"Wrong! I do not know that she is wrong in that sense. I do not know that you have any right to blame her. Why do not you speak to your grandfather?"
"So I have—as far as it was possible for me. But you do not know Sir Peregrine. No one has any influence over him, but my mother;—and now also your mother."
"And what does Mrs. Orme say?"
"She will say nothing. I know well that she disapproves of it. She must disapprove of it, though she will not say so. She would rather burn off both her hands than displease my grandfather. She says that he asked her and that she consented."

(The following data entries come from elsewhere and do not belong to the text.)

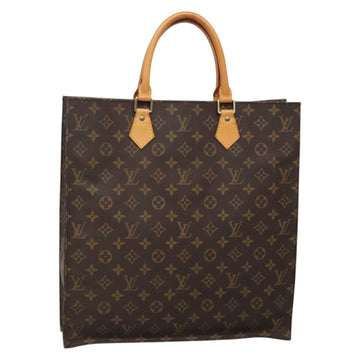 LOUIS VUITTON Monogram Sac Plat Hand Bag M51140 LV Auth 140331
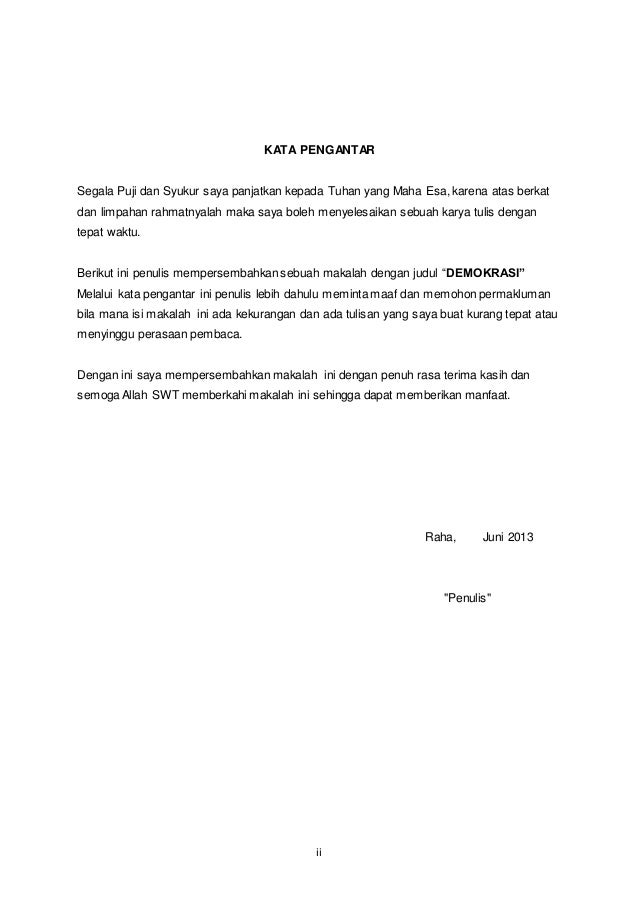 Makalah Tentang Demokrasi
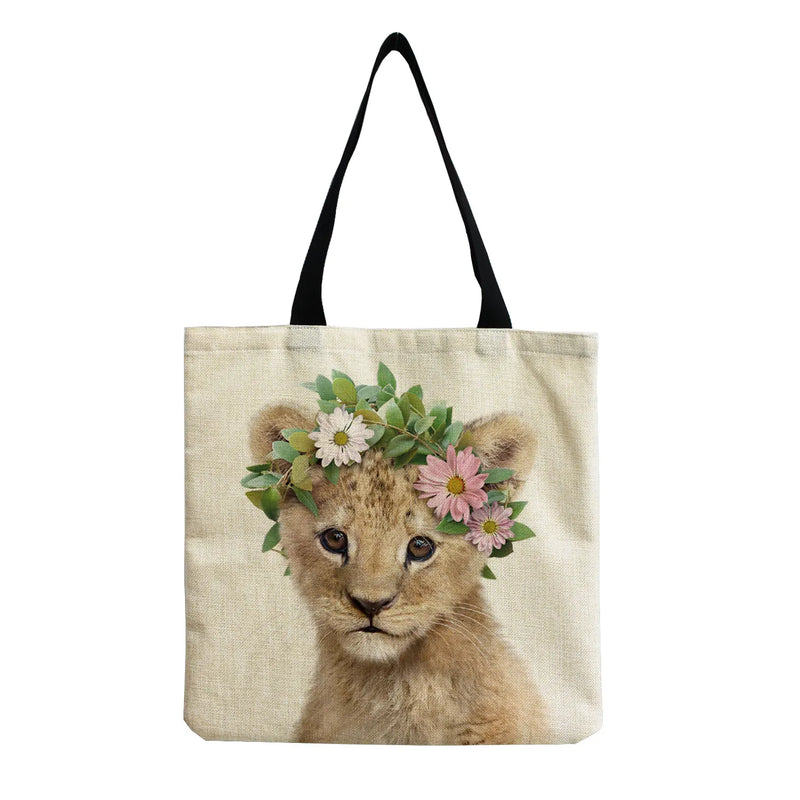 Panda Koala Elephant Print Women Handbag Tote Shoulder Bag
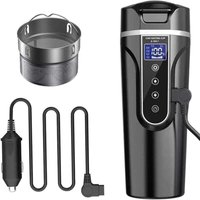 XVX Auto-Wasserkocher, 12 V/24 V, Auto-Wasserkocher, beheizter Wasserbecher für Auto/LKW/Reisen, tragbarer Auto-Wasserkocher mit LCD-Display, XVX Auto-Wasserkocher, 12 V/24 V, Auto-Wasserkocher, beheizter Wasserbecher für Auto/LKW/Reisen, tragbarer Auto-Wasserkocher mit LCD-Display, von XVX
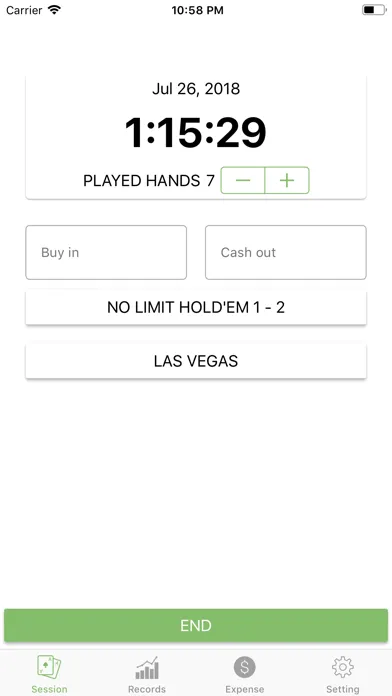 Tangkapan skrin Live Poker Tracker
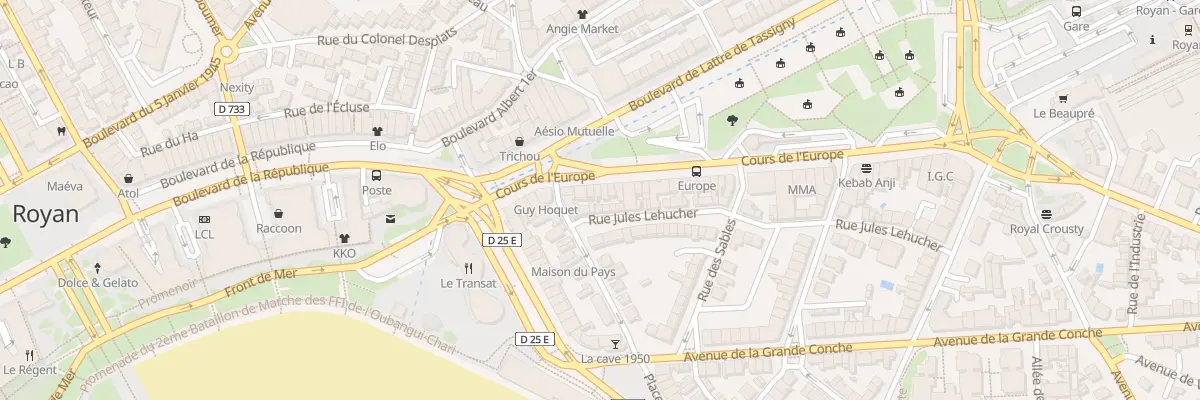 Plan du 8 Rue Jules Lehucher à Royan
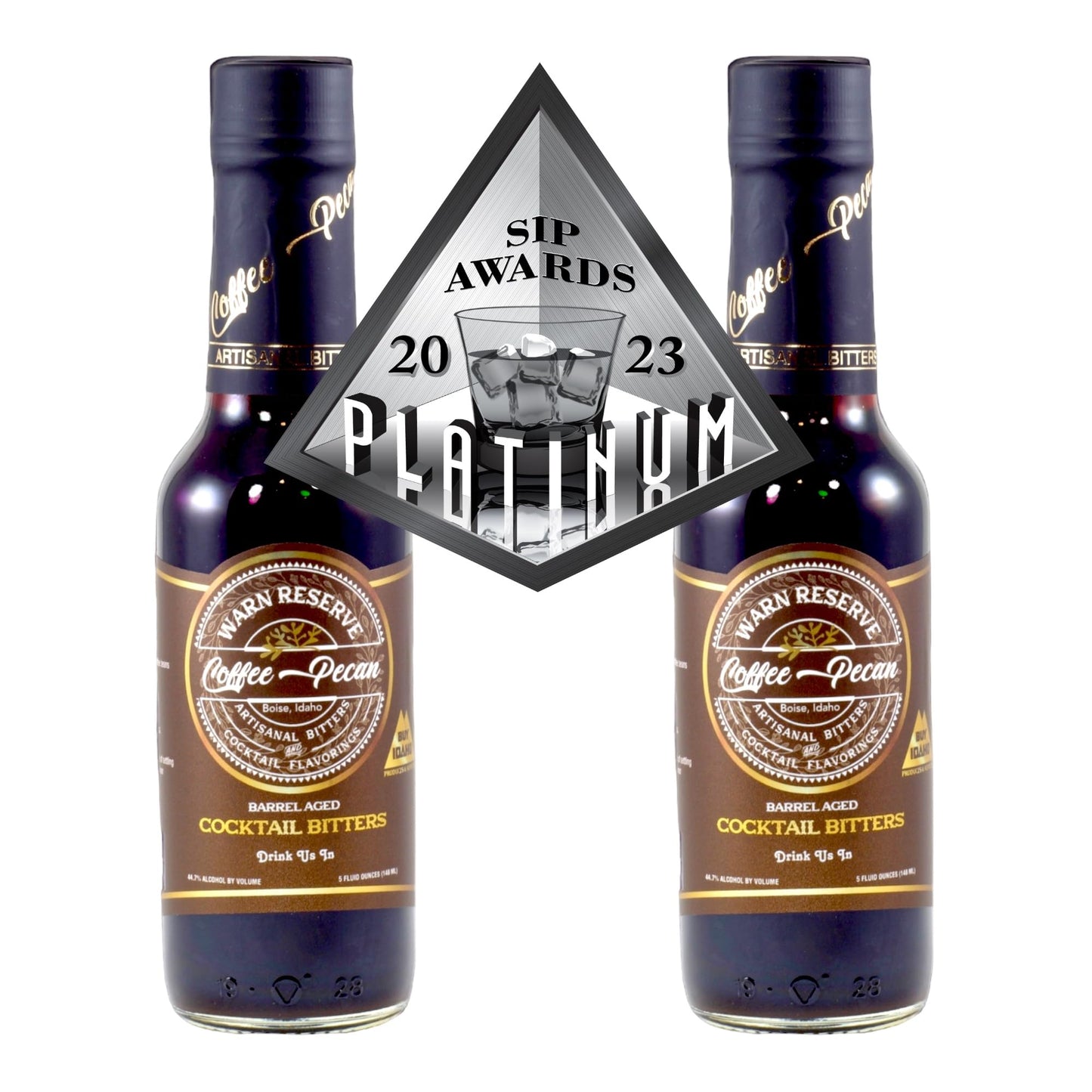 Warn Reserve Cocktail Bitters, Barrel-Aged Coffee Pecan, 5 Fl Oz, Pack of 2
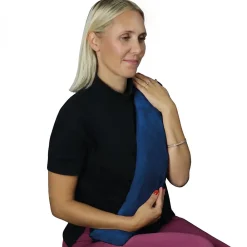 Vivezen Bouillotte longue chauffante - 12 x 80 cm - Bleu -* Bouillotte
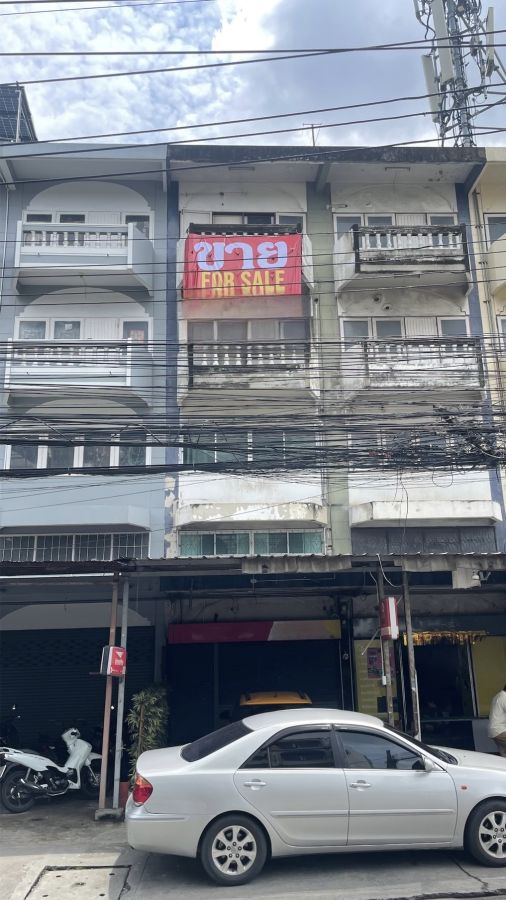 ขายทาวน์เฮาส์ - ขายอาคารพาณิชย์ 4 ชั้น ทำเลทอง ถนนสามัคคี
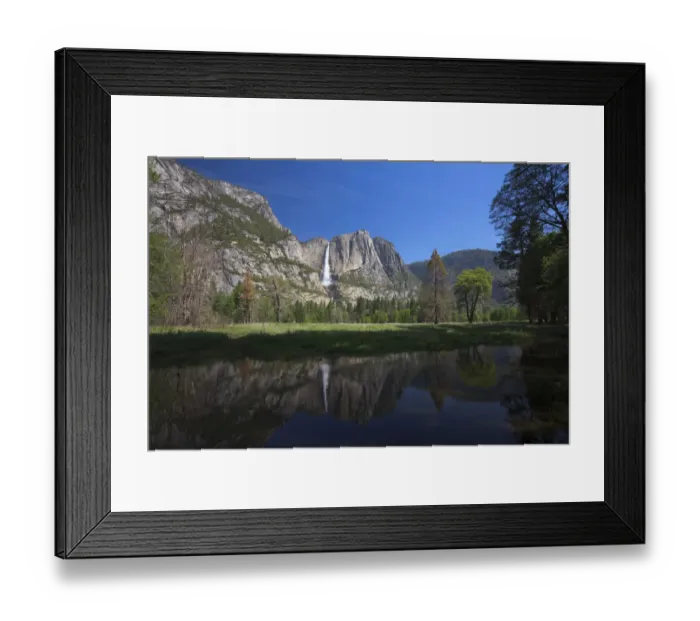 Framed Print : Yosemite Waterfall Framed Print : Yosemite Waterfall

"It seems to me that it is for her and you to prevent this."
"No; it is for your mother to prevent it. Only think of it, Mason. He is over seventy, and, as he says himself, he will not burden the estate with a new jointure. Why should she do it?"
"You are wronging her there. It is no affair of money. She is not going to marry him for what she can get."
"Then why should she do it?"
"Because he tells her. These troubles about the lawsuit have turned her head, and she has put herself entirely into his hands. I think she is wrong. I could have protected her from all this evil, and would have done so. I could have done more, I think, than Sir Peregrine can do. But she has thought otherwise, and I do not know that I can help it."
"But will you speak to her? Will make her perceive that she is injuring a family that is treating her with kindness?"